* **Set problem a**
Please rewrite the records starting at the line containing "Which of scaffolding" and ending at the last line of the records, changing "scaffolding" to "framework" and leaving everything else as it is.

* **Supplied passage**
The Nepalese rupee is more than just the cash in your pocket on a trip to Nepal — it is a small, portable piece of the country's story, stamped with Mount Everest, one-horned rhinos and Himalayan temples. This guide looks at the rupee itself: where it came from, its NPR code and symbol, what the imagery on each note means, and how to tell a real note from a fake. For the day-to-day mechanics of carrying and changing money, our companion Nepal currency guide for tourists covers exchange rates, ATMs and cards in detail — this piece is the back-story to the banknotes in your hand.

Key takeaways

  • The currency is the Nepalese rupee, code NPR, written Rs and spoken as rupaiya; one rupee divides into 100 paisa.
  • It was introduced in 1932, replacing the silver mohar, and has been issued by Nepal Rastra Bank since the central bank's founding in 1956.
  • Mount Everest appears on every circulating note (5–1,000 rupees), replacing the king's portrait around 2007–2008 as Nepal moved to a republic.
  • Each denomination has its own colour and wildlife on the reverse — the rhino on the 100, the tiger on the 500, elephants on the 1,000.
  • Genuine notes show a watermark, security thread and intaglio feel; pale colour and a blurry watermark are warning signs of a fake.
  • The rupee is pegged to the Indian rupee (about 1 INR = 1.6 NPR), and recent years have seen a 2024 note withdrawal and a redesigned 100-rupee note in late 2025.

A short history of the rupee

Nepal's money has changed shape many times. Before the modern rupee, the country used silver coins called mohar. The rupee was introduced in 1932, replacing the mohar at a rate of two mohar to one rupee, and was first known in Nepali as the mohru. That makes the rupee, in its current form, more than ninety years old.

The bigger turning point came in 1956, when Nepal Rastra Bank (NRB) — the country's central bank — was established. From then on, the issuing and regulation of the currency, the printing of standardised banknotes, and the management of exchange rates all sat with NRB, which remains the authority behind every rupee today. If you ever want to check an official exchange rate rather than trust a money changer's board, NRB publishes daily reference rates.

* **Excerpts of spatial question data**
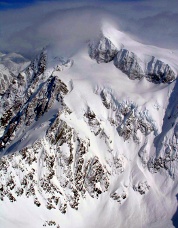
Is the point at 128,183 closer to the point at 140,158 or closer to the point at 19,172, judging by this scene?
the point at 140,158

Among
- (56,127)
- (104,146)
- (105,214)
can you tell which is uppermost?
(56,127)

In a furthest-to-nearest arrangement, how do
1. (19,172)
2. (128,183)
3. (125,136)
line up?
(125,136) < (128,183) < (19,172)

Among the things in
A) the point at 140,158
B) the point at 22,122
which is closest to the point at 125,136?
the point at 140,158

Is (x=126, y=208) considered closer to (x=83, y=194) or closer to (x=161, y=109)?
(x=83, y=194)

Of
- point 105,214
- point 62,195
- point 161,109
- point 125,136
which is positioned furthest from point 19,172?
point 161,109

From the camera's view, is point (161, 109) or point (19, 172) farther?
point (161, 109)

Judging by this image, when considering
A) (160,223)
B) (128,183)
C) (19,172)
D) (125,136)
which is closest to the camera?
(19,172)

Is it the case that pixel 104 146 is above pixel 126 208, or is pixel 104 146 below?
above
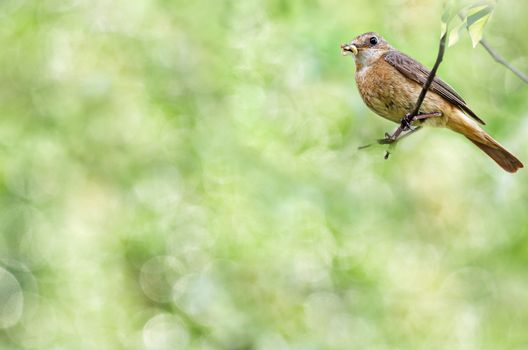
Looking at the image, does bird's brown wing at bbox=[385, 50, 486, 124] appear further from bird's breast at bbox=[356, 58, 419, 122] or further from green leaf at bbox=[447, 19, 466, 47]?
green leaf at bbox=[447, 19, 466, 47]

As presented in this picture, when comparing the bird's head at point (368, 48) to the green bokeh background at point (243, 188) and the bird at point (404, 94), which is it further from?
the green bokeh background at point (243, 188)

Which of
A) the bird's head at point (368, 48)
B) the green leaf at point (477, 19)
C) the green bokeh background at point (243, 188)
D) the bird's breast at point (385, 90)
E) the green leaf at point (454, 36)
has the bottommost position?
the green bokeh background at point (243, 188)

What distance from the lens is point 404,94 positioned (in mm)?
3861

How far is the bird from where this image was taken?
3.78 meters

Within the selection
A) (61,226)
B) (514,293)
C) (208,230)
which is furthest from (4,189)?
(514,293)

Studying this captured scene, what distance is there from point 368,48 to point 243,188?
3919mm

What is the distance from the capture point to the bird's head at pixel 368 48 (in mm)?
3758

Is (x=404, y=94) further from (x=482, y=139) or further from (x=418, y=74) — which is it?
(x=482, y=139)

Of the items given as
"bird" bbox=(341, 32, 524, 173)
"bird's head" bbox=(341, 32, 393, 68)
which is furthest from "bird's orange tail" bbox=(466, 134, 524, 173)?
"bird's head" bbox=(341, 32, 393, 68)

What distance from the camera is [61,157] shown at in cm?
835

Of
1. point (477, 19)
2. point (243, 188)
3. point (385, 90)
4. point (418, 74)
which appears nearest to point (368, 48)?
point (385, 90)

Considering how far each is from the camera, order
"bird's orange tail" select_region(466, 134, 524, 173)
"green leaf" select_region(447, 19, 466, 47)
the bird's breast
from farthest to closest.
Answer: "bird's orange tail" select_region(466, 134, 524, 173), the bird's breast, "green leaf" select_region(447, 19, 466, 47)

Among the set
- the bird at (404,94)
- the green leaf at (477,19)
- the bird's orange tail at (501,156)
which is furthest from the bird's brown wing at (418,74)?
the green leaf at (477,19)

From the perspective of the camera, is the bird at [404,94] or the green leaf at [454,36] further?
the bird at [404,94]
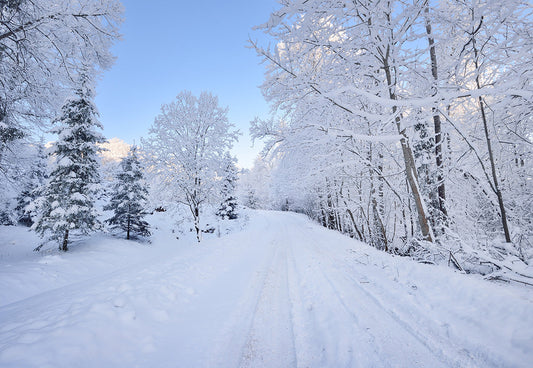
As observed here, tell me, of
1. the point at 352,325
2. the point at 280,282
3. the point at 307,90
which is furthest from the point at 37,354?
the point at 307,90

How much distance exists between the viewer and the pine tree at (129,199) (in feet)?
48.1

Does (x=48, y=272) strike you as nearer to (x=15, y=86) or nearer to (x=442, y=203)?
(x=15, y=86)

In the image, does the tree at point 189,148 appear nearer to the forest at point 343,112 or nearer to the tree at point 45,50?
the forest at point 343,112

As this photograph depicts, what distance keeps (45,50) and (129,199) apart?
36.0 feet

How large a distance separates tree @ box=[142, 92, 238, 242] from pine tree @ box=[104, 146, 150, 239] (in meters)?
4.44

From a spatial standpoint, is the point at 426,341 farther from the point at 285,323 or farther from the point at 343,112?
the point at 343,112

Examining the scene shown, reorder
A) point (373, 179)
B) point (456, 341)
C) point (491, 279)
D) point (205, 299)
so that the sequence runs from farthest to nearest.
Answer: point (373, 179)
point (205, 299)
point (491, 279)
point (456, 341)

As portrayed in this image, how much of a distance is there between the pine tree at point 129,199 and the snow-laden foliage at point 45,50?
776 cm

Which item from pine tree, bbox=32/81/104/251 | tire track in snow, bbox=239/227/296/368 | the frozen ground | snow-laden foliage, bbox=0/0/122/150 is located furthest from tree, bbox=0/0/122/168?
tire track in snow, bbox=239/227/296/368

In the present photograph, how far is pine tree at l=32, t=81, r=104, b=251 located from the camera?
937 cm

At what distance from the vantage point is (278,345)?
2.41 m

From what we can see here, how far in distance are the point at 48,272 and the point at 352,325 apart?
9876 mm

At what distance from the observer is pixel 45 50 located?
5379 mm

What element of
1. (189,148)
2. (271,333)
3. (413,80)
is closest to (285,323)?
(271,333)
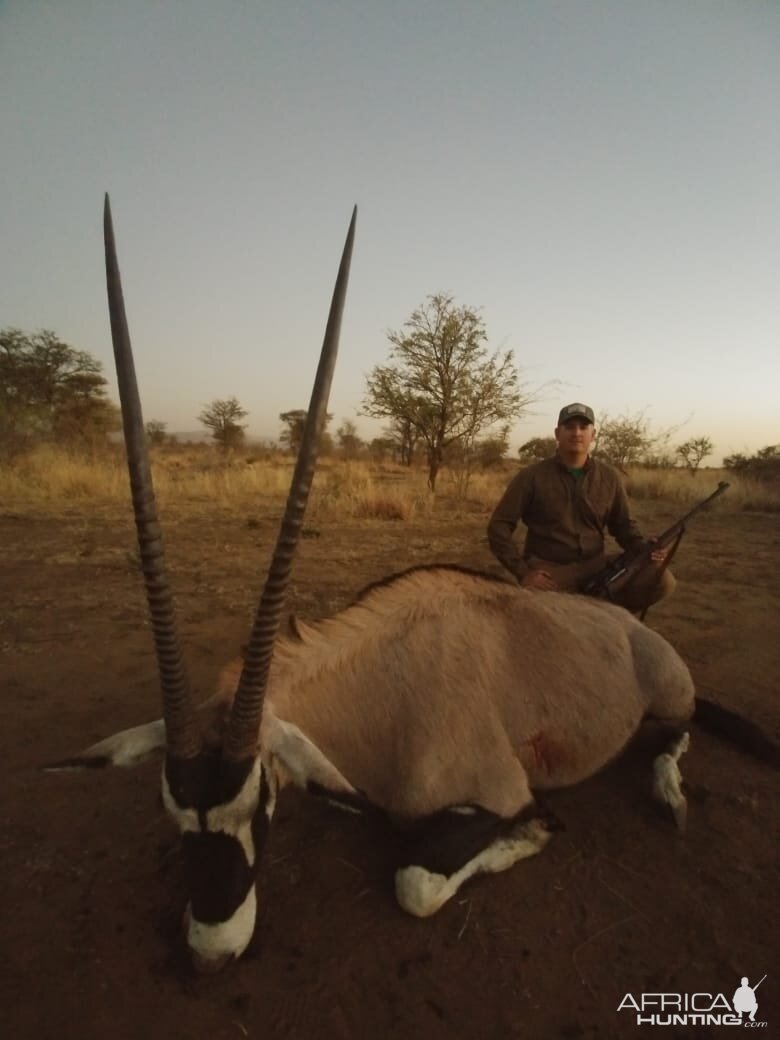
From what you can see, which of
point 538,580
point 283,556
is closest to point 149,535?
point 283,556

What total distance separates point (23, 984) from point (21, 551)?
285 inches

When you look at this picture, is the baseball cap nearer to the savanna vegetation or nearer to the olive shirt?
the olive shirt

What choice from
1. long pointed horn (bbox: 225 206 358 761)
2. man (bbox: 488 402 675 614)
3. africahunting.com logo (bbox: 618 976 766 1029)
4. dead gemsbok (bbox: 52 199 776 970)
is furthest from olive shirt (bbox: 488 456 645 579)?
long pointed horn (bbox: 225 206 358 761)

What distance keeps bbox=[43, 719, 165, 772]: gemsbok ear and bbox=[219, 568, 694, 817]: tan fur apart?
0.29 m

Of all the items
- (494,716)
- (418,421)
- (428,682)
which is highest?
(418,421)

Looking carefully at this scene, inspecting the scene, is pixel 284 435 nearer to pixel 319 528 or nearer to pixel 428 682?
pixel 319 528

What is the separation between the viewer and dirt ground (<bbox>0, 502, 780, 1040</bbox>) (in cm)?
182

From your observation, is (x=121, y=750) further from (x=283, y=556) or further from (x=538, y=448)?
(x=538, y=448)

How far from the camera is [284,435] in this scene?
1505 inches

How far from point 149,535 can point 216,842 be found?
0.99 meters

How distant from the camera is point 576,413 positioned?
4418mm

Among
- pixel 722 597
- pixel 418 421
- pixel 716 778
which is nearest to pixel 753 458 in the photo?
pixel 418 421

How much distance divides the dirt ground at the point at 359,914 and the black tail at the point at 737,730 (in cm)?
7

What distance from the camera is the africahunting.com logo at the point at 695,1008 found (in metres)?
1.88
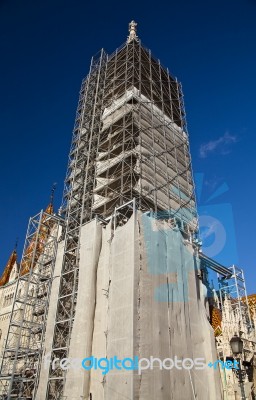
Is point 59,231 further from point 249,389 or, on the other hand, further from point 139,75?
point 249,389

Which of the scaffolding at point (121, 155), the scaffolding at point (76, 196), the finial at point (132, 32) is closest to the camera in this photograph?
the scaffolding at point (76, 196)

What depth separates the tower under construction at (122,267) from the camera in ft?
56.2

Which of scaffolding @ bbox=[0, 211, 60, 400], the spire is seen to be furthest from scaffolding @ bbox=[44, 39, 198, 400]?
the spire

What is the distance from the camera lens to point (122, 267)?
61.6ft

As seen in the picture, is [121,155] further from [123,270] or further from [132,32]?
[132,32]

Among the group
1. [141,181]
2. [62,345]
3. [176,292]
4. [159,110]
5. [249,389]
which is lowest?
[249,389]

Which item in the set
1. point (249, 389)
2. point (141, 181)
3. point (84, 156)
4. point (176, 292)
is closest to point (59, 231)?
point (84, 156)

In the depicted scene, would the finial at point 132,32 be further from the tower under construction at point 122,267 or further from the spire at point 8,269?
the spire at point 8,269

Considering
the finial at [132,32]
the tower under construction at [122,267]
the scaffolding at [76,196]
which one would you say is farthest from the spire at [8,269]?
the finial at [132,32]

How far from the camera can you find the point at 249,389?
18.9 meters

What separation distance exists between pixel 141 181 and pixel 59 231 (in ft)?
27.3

* **Set problem b**
Reproduce the Nepalese rupee guide word for word, starting at "A short history" and ending at "ninety years old.".

* **Expected answer a**
Which of framework @ bbox=[0, 211, 60, 400], the spire is seen to be furthest from framework @ bbox=[44, 39, 198, 400]?
the spire

What is the distance from the camera lens to point (122, 267)?
61.6ft

As seen in the picture, is [121,155] further from [123,270] or further from [132,32]?
[132,32]

Among the group
1. [141,181]
2. [62,345]
3. [176,292]
4. [159,110]
5. [249,389]
which is lowest?
[249,389]

Which item in the set
1. point (249, 389)
2. point (141, 181)
3. point (84, 156)
4. point (176, 292)
is closest to point (59, 231)?
point (84, 156)

In the depicted scene, would the finial at point 132,32 be further from the tower under construction at point 122,267 or further from the spire at point 8,269?
the spire at point 8,269

Considering
the finial at [132,32]
the tower under construction at [122,267]
the framework at [76,196]
which one would you say is farthest from the spire at [8,269]?
the finial at [132,32]

How far from the camera can you find the point at 249,389?
18.9 meters

What separation distance exists between pixel 141 181 and pixel 59 231 (in ft)?
27.3

* **Expected answer b**
A short history of the rupee

Nepal's money has changed shape many times. Before the modern rupee, the country used silver coins called mohar. The rupee was introduced in 1932, replacing the mohar at a rate of two mohar to one rupee, and was first known in Nepali as the mohru. That makes the rupee, in its current form, more than ninety years old.